31 January 2025

This And That

1. King Soopers workers in Colorado are on the verge of going on strike, shortly after the King Soopers-Safeway merge fell apart in the face of obvious anti-trust concerns.

2. An interesting linguistics question I've never seen addressed is why some peoples, like the Italians, gesture a lot while they speak, while other do not.

3. In England, a major road is washed out by a landslide, leading to a fourteen mile detour. A private individual contracts with a farmer owning nearby land and in two weeks builds a substitute road and charges a toll. Thousands of cars a day willingly pay the toll and the man recovers his $150,000 equivalent investment and makes a modest profit in the three additional months it takes to fix the road. The government could have cited him for not seeking regulatory approval, but instead, lets it slide and has its own emergency vehicles use the road. The government could have done the same thing, but it didn't. One of the positive aspects of capitalism is that it allows individuals to act without a comparatively complex and bureaucratic process. The alternative is to find ways for government to be more nimble, something that Japan, for example, is quite good at in these situations.

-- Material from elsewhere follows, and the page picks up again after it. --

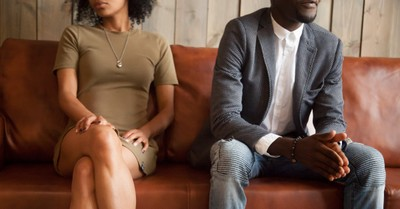 Couple separated on a couch, Christian relationship guru admits to cheating on his wife multiple times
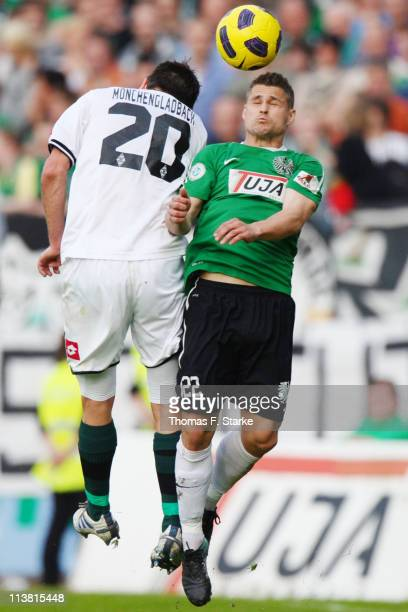 Marcel Podszus of Moenchengladbach and Patrick Huckle of Muenster head for the ball during the Regionalliga West match between Preussen Muenster and...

4. Microsoft bans someone from its online service for truthfully putting his location data as "Fort Gay" in West Virginia, despite the fact that this was the name of his town, on the theory that it is offensive, even after he demonstrates that it is real place. It refuses to relent until the Mayor goes to the press to complain. Moral of the story: Corporate bureaucracies can be just as stupid as governmental bureaucracies.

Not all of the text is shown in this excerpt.